§ SOURCE DOCUMENT

We are a living compilation
of unending unrecorded chatterbox music, staccato struck notes and pianissimo emotions
and here's the inescapable prize we each win
we get to listen to ourselves over and over and over again
talking ourselves into and out of our dreams and backwards and forwards from what we're trying to say even when we don't do what we know we can or don't say what we mean.

We get to listen to the voice saying go
telling us to open the heavy door and pick up today's snow
melt our costume like cold snowflakes on our tongue
face up to the sun
letting out what's in and letting down what's up and breaking through what our walls won't let us shut up or shout into breathless air
from way up there
something's calling your name, beckoning you to speak the music you write and express the punctuation in your brain because every thought ends with a question and every statement starts with a comma, every blank space has an answer and every answer rights a wrong or writes a book or finishes an argument or begins a debate or becomes a song
the one you sing to yourself at the top of your shower lungs when there's no one around or the one that lulls you to sleep when your whole world crashes down.

But here's what we must do. Each one of us. To listen to our soft streams, our trickling thoughts and our voice and our ideas
then give them an outlet to be expressed and shared
maybe just upon paper or sung into the air
or between spaces between backroom confession walls or inside the ear shot distance of a 2AM long distance phone call
to a lover, or a friend, or a daughter, or a father or to that person you never told
what they really mean to you
so you quick use every courageous muscle you can
before you talk yourself into missing your chance.

Let's do this. Speak what's inside out
to live as honestly as we think and share who we are
finding for ourselves a way around
from the depths of our buried inner tomb
keys from our heart to the thoughts locked in that room, you know the one

whether bursting with love or cowering with fear
if we listen closely enough we'll hear
our name being called
those snowflakes of our winter doubts
encouraging us from outside these walls,
saying, "Come out"
and saying,

"Just try."
Because what's within us will within remain
unless we speak ourselves out loud
and give our words away.

Saturday, July 16, 2011

Speak For Yourself

I dreamt that I trudged on, reading the wrong book. Finally I asked it why it would not speak to me. It told me, "There comes a time when you must speak for yourself." Then I closed the book to write my own.

Friday, July 15, 2011

Now, You Know

I wrote.

§ EXCERPTED RECORDS
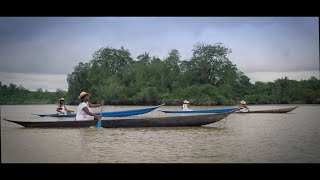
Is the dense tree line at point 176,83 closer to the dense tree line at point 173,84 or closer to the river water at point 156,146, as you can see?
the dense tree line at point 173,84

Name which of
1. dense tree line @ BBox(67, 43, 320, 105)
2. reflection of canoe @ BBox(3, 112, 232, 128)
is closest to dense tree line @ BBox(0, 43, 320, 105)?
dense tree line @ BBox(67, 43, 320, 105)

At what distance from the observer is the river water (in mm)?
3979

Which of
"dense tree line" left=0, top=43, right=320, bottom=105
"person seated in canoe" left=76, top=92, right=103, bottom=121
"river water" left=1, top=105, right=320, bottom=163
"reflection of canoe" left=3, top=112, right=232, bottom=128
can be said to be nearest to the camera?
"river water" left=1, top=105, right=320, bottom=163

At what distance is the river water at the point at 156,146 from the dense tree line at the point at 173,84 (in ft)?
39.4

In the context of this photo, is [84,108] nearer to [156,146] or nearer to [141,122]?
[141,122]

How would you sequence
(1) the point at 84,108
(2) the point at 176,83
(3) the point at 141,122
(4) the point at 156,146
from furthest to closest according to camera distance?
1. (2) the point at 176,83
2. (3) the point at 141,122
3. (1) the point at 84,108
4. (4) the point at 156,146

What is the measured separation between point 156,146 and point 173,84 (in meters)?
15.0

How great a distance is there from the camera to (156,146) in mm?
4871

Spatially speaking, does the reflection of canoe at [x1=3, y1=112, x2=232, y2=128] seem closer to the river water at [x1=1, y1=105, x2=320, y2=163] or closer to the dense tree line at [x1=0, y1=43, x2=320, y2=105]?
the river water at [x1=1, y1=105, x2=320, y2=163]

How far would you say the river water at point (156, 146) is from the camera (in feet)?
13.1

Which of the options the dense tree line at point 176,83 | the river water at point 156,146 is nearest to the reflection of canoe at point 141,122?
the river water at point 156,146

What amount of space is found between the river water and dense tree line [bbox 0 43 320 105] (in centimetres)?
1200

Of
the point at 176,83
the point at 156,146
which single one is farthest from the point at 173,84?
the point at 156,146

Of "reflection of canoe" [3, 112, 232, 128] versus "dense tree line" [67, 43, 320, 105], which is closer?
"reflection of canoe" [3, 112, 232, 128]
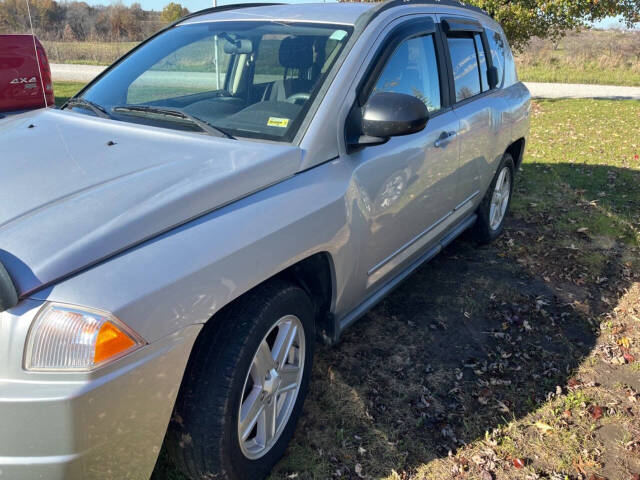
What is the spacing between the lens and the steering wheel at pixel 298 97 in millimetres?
---
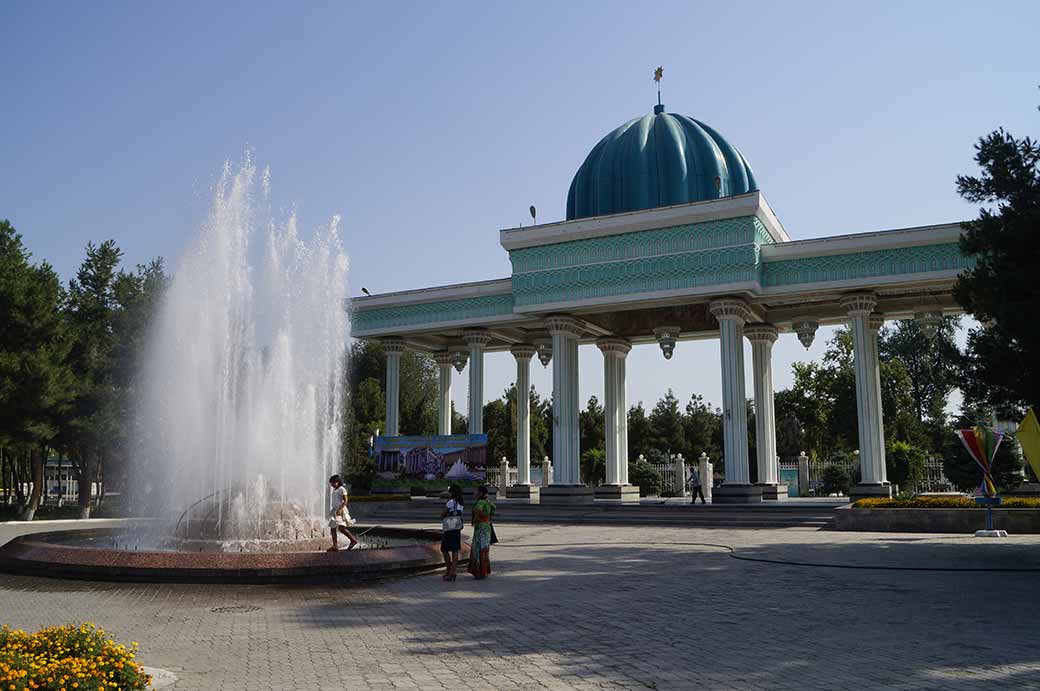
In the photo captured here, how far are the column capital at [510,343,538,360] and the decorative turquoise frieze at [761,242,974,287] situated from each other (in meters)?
* * *
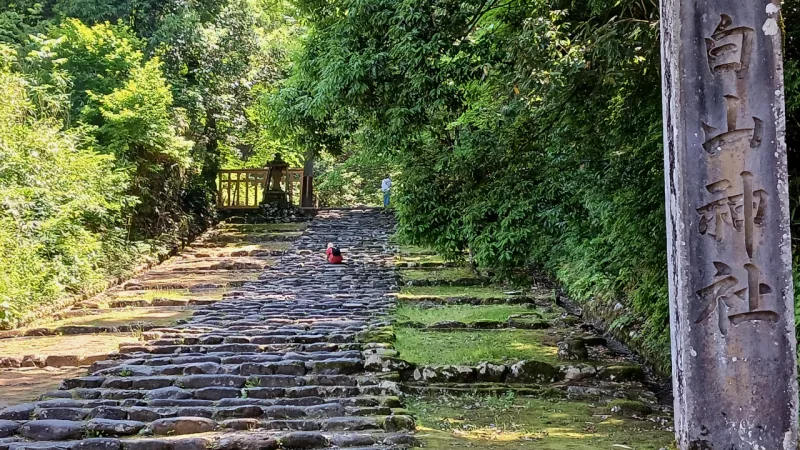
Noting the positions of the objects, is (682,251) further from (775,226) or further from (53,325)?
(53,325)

§ TASK A
In the text on finding one's voice, what did the book in the dream say when asked why it would not speak?
§ TASK B
Please pick up the text on finding one's voice after its final line and continue writing it.

§ RESPONSE AREA A
"There comes a time when you must speak for yourself."

§ RESPONSE AREA B
Thinking for what felt like years, he said, "I don't get it."

"Ah," I agreed. "Now, you know how I feel."

Thursday, July 14, 2011

Driftwood

i never met a
driftwood poem
i haven't seen.

how can you
straight brow numb clasp not break, just a little
when fibers float your eyes along

way, this way drift, tepid,
toward riverbank scenes moon drippings
crackling wilderness
moss mapped trails...
exhilarating risk, faint nature
hunting you in lonesome
scamper

cold
firelight, ash, quiet. smoke,
in a wet night.

one light log on a long river.

reflecting,

luring, places you've never been
through you
a million uncrawled poems

yet a word
is all you dream.

Tuesday, July 12, 2011

What Art Is

Art is knowing that there is more than what is there in front of you. A basic element, it is not an ability but a subtlety; not a course rope capturing the bull, but kicking ordinary dust in a morning parking lot and knowing that in a time and place you almost were, something was captured beneath you. You dig with art to find out what it is. And almost always, if you plunge deep enough, there is a hidden limb below. Whether it reaches for you or you reach for it - it is you who has been captured. And somehow, the person kicking away the afternoon dust is not the same person who kicked it that morning.

Art is the risk of self-immersion into dimensions of form, thought, light, and expression. Art is our inner shadow, that, no matter how still or forgotten, has light cast upon it from our deepest places. We breathe art even if its hem does not unravel until we are too old or it is too late to throw it on to canvas or clay or stage or photograph or paper. But if we are breathing, art is too. Art is never too late.

Art is the moment when we risk feeling stupid, when we dip even the smallest cup past our cool surface and bring scalding water to our lips, or our hands, or our bellies, and then describe in some outward way how it makes us feel. Art does not heal, it exposes, and the rest of life mends what is left broken or breaks what once was fixed. Pouring salt or sugar or bandages or just letting God's air mix with our blood to close what we cannot by ourselves heal - that is the rest of this life.

Art is not the miracle, it is our attempt to explain how it happened, or why it happened, or how a cup of coffee and a conversation can mean nothing one day and then everything the next.

Art is the broken megaphone whispering "I am not perfect" and inside its echo is you.

Art is not explained well. Not to us as adults, or when we were kids, or to our kids, or even to the elderly now who graph memories like Picasso as they talk to themselves and are never told, "That is art." That we can kick dust for those who cannot kick dust themselves yet find both them and us below - that is art. The lesser of art is telling them what you found; the greater of art is them discovering what you have said.

Art is the silence of looking out the window and noticing the world, then rising up to experience it.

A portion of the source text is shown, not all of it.